Hendrickson explained that global warming potential relates how much a molecule behaves like a greenhouse gas – that is, how much it absorbs and releases infrared radiation, aka heat energy – to equivalent molecules of carbon dioxide. Many CFCs and HFCs don’t stack up favorably.

“Depending on the specific HFC, these can be equivalent — each individual molecule — to hundreds, all the way up to more than 10,000, molecules of carbon dioxide.”

To make matters even fiddlier, some refrigerants with low ozone depletion and global warming potentials are less efficient, which expands their potential carbon footprint.

In other words, the fate of refrigerants remains unclear, said Mike Donley, president of Donley Service Center in Phoenix.

“I’m going to a meeting in a week or so talking about the next generation of refrigerant," Donley said. "So, even R-410A might not be around for much longer.”

Either way, as supplies of old chlorine refrigerant dwindle, prices will rise.

“In the last couple years, we’ve seen the price go up 50 percent,” Donley said. “It’s simple supply and demand. Price is going to go up when the supply decreases.”

Owners of older air conditioners have three basic options: use recycled chlorine refrigerants, buy a new unit or install a fairly pricey conversion kit.

Donley said conversion comes with advantages, but only under certain circumstances.

“The pluses are, obviously, you’re using a refrigerant that’s less expensive, and you’re using a refrigerant that’s environmentally friendly. The retrofit process, though, can be expensive. So, if you have a machine that’s, you know, over 10 years old, it really doesn’t pay to retrofit it,” Donley said.

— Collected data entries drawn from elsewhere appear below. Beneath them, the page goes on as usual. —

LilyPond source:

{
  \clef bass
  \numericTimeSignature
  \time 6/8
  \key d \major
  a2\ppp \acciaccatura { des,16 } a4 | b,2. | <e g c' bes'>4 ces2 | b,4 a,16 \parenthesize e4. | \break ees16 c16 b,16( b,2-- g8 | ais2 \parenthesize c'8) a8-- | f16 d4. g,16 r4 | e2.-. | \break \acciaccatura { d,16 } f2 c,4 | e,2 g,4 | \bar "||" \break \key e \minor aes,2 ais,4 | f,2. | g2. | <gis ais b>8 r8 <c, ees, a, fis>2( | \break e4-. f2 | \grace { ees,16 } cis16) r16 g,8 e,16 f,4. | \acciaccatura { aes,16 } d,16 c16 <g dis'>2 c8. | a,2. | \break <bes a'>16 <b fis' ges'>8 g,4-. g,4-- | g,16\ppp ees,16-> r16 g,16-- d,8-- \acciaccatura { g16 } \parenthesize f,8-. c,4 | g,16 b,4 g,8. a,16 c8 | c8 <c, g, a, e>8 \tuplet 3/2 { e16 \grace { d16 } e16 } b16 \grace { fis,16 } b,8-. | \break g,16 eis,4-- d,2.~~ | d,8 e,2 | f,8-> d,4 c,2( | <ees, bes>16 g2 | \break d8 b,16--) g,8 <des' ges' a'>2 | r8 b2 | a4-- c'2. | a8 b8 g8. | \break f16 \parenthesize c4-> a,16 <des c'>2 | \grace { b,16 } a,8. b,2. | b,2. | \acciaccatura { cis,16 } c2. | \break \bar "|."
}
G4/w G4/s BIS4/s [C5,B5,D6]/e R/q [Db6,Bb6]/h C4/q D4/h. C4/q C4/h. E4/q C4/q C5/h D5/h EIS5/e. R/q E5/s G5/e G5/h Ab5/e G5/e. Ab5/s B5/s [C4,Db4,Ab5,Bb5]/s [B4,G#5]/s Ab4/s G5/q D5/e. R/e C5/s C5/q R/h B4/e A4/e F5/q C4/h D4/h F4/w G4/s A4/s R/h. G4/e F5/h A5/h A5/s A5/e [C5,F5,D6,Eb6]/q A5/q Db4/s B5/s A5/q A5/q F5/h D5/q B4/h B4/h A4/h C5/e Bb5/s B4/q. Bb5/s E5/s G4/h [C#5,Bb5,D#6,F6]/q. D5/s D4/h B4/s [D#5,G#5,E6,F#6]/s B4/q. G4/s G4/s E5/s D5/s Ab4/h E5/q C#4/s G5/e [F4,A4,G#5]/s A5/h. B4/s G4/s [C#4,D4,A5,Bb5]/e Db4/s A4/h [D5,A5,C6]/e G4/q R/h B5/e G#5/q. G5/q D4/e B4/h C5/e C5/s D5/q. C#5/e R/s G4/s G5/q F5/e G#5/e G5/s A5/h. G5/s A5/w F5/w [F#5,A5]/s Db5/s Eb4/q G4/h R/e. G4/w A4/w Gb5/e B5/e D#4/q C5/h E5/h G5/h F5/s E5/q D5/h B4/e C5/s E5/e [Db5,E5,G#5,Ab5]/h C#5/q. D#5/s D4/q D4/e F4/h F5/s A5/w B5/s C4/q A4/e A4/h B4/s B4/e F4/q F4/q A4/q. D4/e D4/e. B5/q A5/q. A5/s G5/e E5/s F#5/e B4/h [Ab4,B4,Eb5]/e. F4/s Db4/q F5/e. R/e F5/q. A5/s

He suggests weighing the unit’s age against the cost of each option. In Arizona, the average AC unit lasts about 12-15 years.

Meanwhile, in that portion of the stratosphere where ozone and elemental oxygen do their dynamic dance, natural reactions slowly restore the ozone balance. But it will take time, Hendrickson said.

“It’s not instantaneous. And so, even after we had, let’s say, six decades to get rid of the stratospheric chlorine, we still have a period of several decades during which the ozone layer will gradually be, through that natural pair of reactions, returning itself to its natural concentrations,” Hendrickson said.